[Saved data entries]

'''

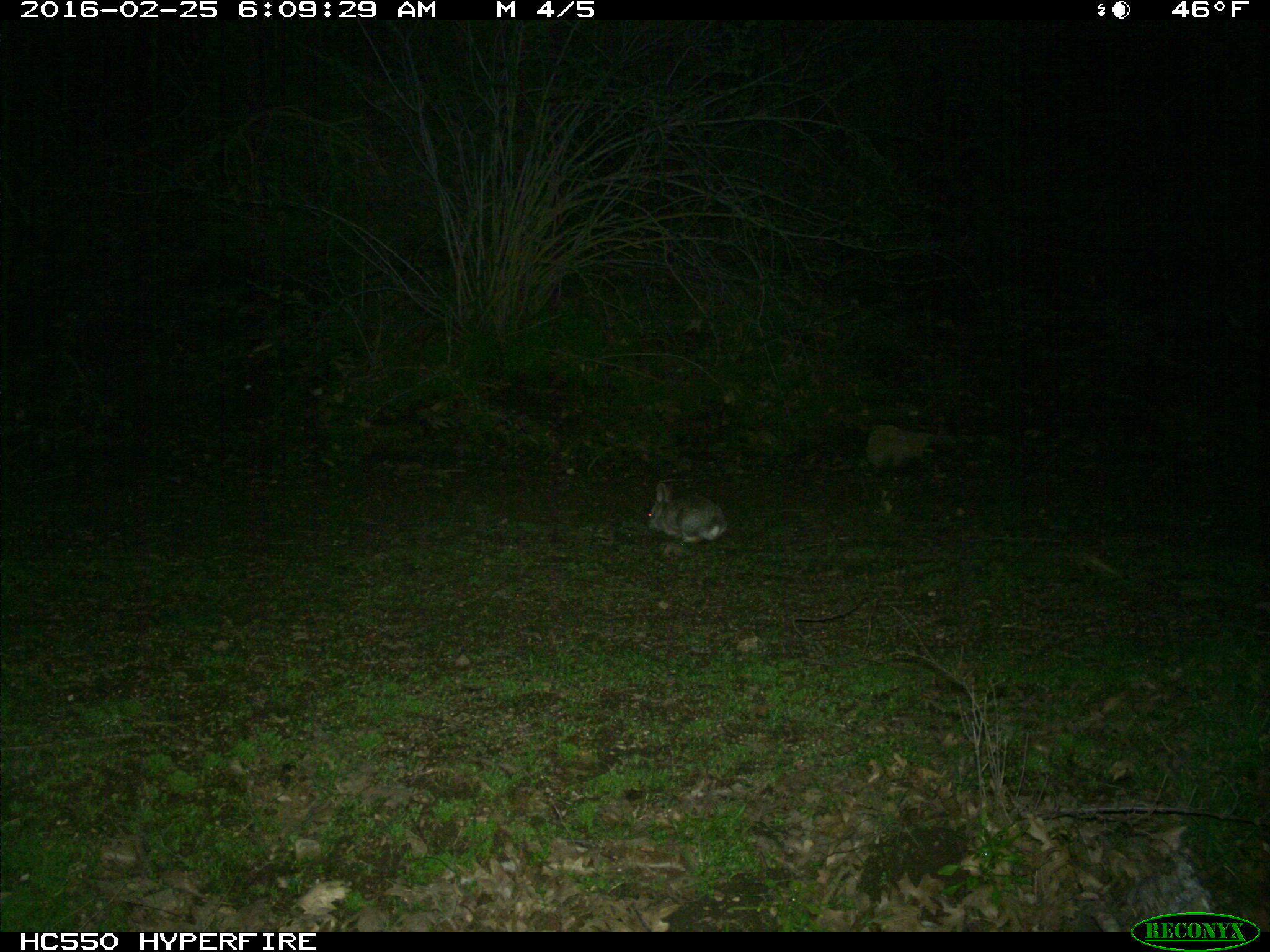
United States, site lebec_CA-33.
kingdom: Animalia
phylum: Chordata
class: Mammalia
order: Lagomorpha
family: Leporidae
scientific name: Leporidae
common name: rabbits and hares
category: unidentified rabbit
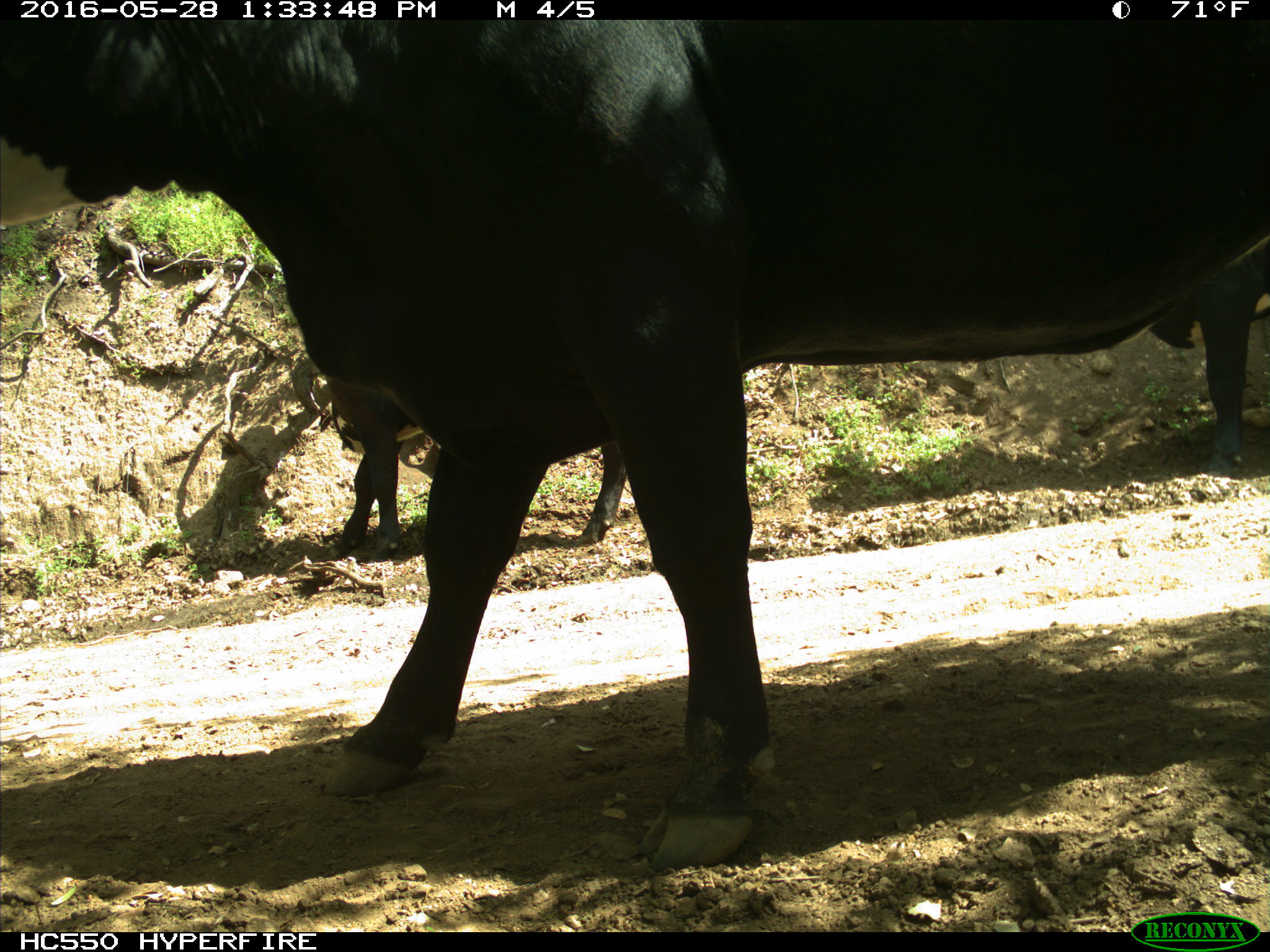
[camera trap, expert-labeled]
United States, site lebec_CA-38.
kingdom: Animalia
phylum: Chordata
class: Mammalia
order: Artiodactyla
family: Bovidae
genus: Bos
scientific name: Bos taurus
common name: domestic cow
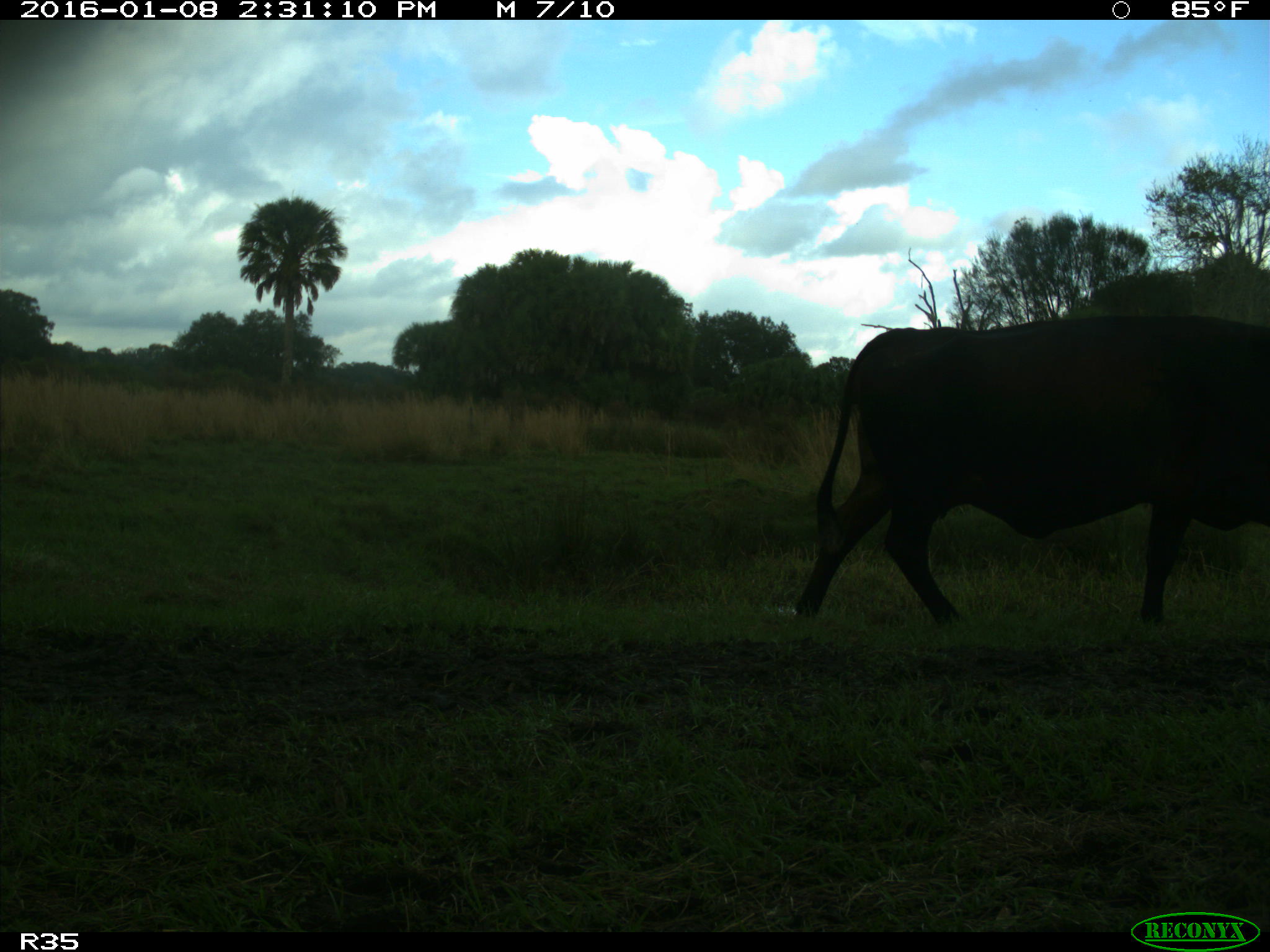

'''

▶ **EXERCISE AIM**
Would you repeat the entries exactly, keeping the images out?

▶ **RESULT OF THIS EXERCISE**
United States, site lebec_CA-33.
kingdom: Animalia
phylum: Chordata
class: Mammalia
order: Lagomorpha
family: Leporidae
scientific name: Leporidae
common name: rabbits and hares
category: unidentified rabbit
[camera trap, expert-labeled]
United States, site lebec_CA-38.
kingdom: Animalia
phylum: Chordata
class: Mammalia
order: Artiodactyla
family: Bovidae
genus: Bos
scientific name: Bos taurus
common name: domestic cow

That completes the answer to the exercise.